By Alan Lewis


This is the playfield after the first vacuuming and damp cloth cleaning.

Not pretty, but all the graphics are still there and just a little damage.

I stripped the playfield except for the bumpers and started to do some serious cleaning.

I tried just about every cleaner and solvent I could find; green, orange, goof off, alcohol, etc.. I got the playfield clean down to the original lacquer coating, which was a sickly brown/yellow.

The only thing that would remove that sickly lacquer was lacquer thinner of course!

So I went to town with lacquer thinner, first using a rag, then Magic Eraser. I took off so much old lacquer that the rag would be board stiff and brown the next day. It took many attempts at this before the rag started to come out clean, and just before paint started to be removed (a very fine line between these two I learned).

But the lacquer thinner did not harm the painted graphics as long as I paid attention.

What resulted was a playfield that looked like it had been used for 20 years. That makes it just about right I think.

The paint had suffered some damage from the poor storage conditions over all the years.

This is an example of the worst paint cracking. I'll just consider it a finely aged work of art.

The major damage was at the bonus inserts. The shrunken inserts allowed the ball to wear down the edge of the hole.

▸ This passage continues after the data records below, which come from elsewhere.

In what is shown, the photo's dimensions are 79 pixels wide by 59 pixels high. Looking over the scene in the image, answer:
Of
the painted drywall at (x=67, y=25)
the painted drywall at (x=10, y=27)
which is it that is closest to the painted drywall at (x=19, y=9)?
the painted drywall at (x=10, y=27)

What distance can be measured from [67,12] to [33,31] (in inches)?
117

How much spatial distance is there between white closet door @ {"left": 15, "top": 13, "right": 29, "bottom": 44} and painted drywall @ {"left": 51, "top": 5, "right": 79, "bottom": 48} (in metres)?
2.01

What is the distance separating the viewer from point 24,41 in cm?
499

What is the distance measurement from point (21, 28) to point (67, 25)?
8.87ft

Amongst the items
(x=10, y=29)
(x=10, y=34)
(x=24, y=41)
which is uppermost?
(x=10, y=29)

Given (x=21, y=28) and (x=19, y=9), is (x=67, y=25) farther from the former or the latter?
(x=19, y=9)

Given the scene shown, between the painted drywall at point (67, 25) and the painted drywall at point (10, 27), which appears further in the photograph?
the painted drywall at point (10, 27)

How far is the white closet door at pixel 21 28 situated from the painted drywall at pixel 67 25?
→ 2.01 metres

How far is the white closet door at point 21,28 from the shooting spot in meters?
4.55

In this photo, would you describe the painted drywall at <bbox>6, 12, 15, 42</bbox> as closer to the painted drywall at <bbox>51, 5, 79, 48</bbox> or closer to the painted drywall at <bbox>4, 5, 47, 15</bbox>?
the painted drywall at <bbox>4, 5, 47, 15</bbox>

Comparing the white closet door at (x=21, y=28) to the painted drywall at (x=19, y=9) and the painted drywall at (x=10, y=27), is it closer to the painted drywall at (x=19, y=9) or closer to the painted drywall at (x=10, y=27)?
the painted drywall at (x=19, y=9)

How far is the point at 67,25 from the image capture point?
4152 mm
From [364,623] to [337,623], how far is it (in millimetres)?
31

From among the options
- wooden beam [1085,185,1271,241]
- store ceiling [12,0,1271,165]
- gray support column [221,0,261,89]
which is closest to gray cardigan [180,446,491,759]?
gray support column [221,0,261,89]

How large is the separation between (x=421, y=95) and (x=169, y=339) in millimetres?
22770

Coiled up plastic was expanded in the holes and pushed flush to give a perfect ID and top edge. Wood epoxy stick was used to fill in the worn area.

Not much sanding at all. The epoxy was already quite flat, just a little blending was needed.

A round stencil was made and applied.

The finished repair

Before and after playfield repair and insert repair



The repaired inserts (see INSERT page) are slipped in from the top side and held in place with dots of hot melt glue. This way I can remove them if necessary.




The other two inserts repaired and glued flush in place.

It was well worth all the repair to the inserts, they look great!

To do the final cleaning and coating on the playfield I removed the frame. It was sanded and lacquer coated.

The frame was originally nailed to the playfield. I removed all the nails and used wood screws in their place.


The playfield had a bow in the center.


I added a crossbar that pushes on the bow to flatten it out.


This is a mechanical timer that is set each time a game is started.  It times out after about 10 minutes and cuts all the power.  This is the equivalent to the Game Over function in modern machines.


This is what the timer looks like. The 120 volt contacts are on the right.  It was really rusty and took a lot of soaking in PB Blaster, cleaner, and then lots of oil.  I glued a nut on the top to reattach the bell housing.


This is the scene light that stays on all the time.  It is a 7 watt bulb.  It is the reason that all the old backglasses are destroyed in the middle.


I removed the scene light and put in a 120 volt receptacle.  The old power wires to the (6) 6V bulbs were cut to separate the circuit.  I used a 6V adapter to power the 6 backglass bulbs in the middle.  It works much better than the original scene light.


This is the new scene light that is on all the time.

The playfield was coated with four coats of lacquer and then Carnuba wax.